Page excerpt ▸
The temperature increase can be detected using a thermometer.
Endothermic reactions are much less common than exothermic ones.
When we dissolve some ionic compounds like potassium chloride or ammonium nitrate in water the temperature of the solution drops.
Thermal decomposition reactions are also endothermic. E.g., the decomposition of calcium carbonate to form calcium oxide and carbon dioxide. This reaction only takes place if we keep heating the calcium carbonate strongly.
The most important endothermic reaction of all is photosynthesis. This is the reaction in which plants turn carbon dioxide and water into sugar and oxygen using energy from the Sun.
Energy and Reversible Reactions
In reversible reactions, the forward and reverse reactions involve equal but opposite energy transfers. If it is exothermic in one direction then it must be endothermic in the other. The amount of energy released by the exothermic reaction exactly equals the amount taken in by the endothermic reaction.
Changing the temperature of a reversible reaction in a closed system (when nothing is added or taken away from the reaction mixture) changes the amounts of the reactants and products. If we increase the temperature, the amount of products from the endothermic reaction increases. If we decease the temperature, the amount of products the exothermic reaction increases. We can change the yield of the reaction by changing the temperature.
Energy and Equilibrium
If a reaction is exothermic:
- An increase in temperature decreases the yield of the reaction, so the amount of products formed is lower
- A decrease in temperature increases the yield of the reaction, so the amount of products formed is larger
If a reaction is endothermic:
- An increase in temperature increases the yield of the reaction, so the amount of products formed is larger
- A decrease in temperature decreases the yield of the reaction, so the amount of products formed is lower
Changes in pressure affect the yield of reversible reactions that have different numbers of molecules of gases in the reactants and products. An increase in pressure will increase the yield of a reaction that has fewer molecules of gases in the products than in the reactants.

Data section ▸

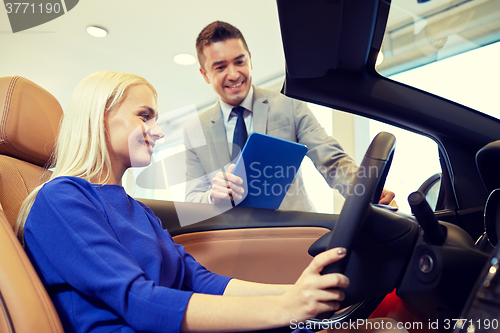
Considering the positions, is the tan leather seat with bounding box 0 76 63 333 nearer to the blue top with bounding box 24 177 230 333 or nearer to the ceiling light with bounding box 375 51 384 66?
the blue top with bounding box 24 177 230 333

==

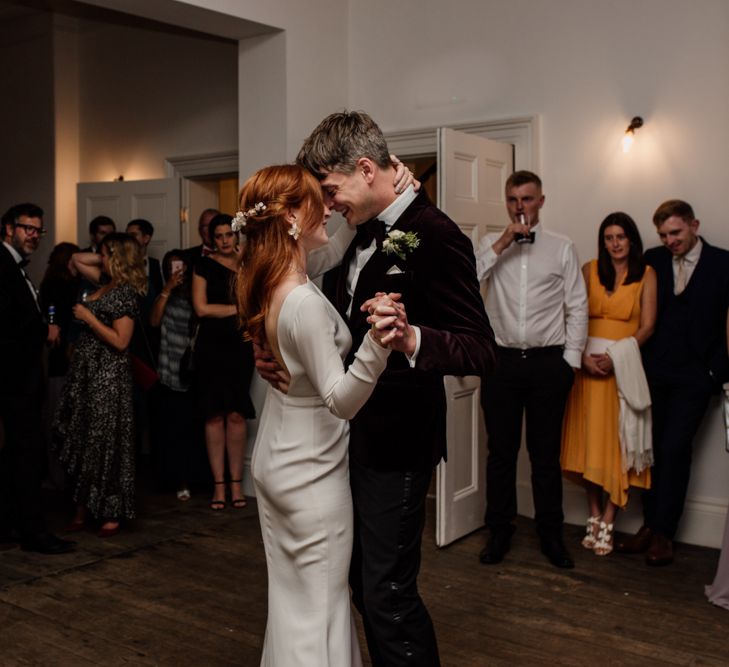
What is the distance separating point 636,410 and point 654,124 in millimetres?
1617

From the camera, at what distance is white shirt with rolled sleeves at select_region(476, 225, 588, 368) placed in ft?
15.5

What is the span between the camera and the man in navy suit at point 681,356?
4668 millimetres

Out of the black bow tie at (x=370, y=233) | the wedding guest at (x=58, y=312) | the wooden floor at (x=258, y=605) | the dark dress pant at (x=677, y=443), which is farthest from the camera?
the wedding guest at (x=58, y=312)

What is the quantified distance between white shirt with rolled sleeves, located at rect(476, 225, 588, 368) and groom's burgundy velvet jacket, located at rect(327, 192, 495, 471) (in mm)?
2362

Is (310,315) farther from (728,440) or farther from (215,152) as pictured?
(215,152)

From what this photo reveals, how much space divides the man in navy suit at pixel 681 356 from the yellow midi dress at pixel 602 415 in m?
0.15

Complete the following ▸
1. According to the passage on reaction energy, which endothermic reaction is the most important of all?
2. Write the next few sentences of the passage on reaction energy and equilibrium, picking up after its final sentence about pressure.
The lines in the two blocks are separate material and have no connection to the chemistry passage.

Answers to each task ▸
1. Photosynthesis is the most important endothermic reaction.

2.
If a reaction produces a larger volume of gases:
- An increase in pressure decreases the yield of the reaction, so the amount of products formed is lower
- A decrease in pressure increases the yield of the reaction, so the amount of products formed is larger
If a reaction produces a smaller volume of gases:
- An increase in pressure increases the yield of the reaction, so the amount of products formed is larger
- A decrease in pressure decreases the yield of the reaction, so the amount of products formed is lower
Haber Process (cont.)
Four molecules of reactant gases produce two molecules of ammonia gas. So increasing the pressure will produce more ammonia. However, increasing the pressure increases the costs of the process and so a compromise of a reasonably high pressure is used (200-350 atmospheres pressure).
The reaction is exothermic, so lower temperatures give higher yields. However, the reaction is slower at lower temperatures because the rate decreases and the catalyst (iron) does not work as well, so a compromise temperature is used (400-450°C)
The conditions are chosen to produce ammonia as economically as possible. Industrial processes are being developed that use low temperatures and pressures to reduce energy use and waste.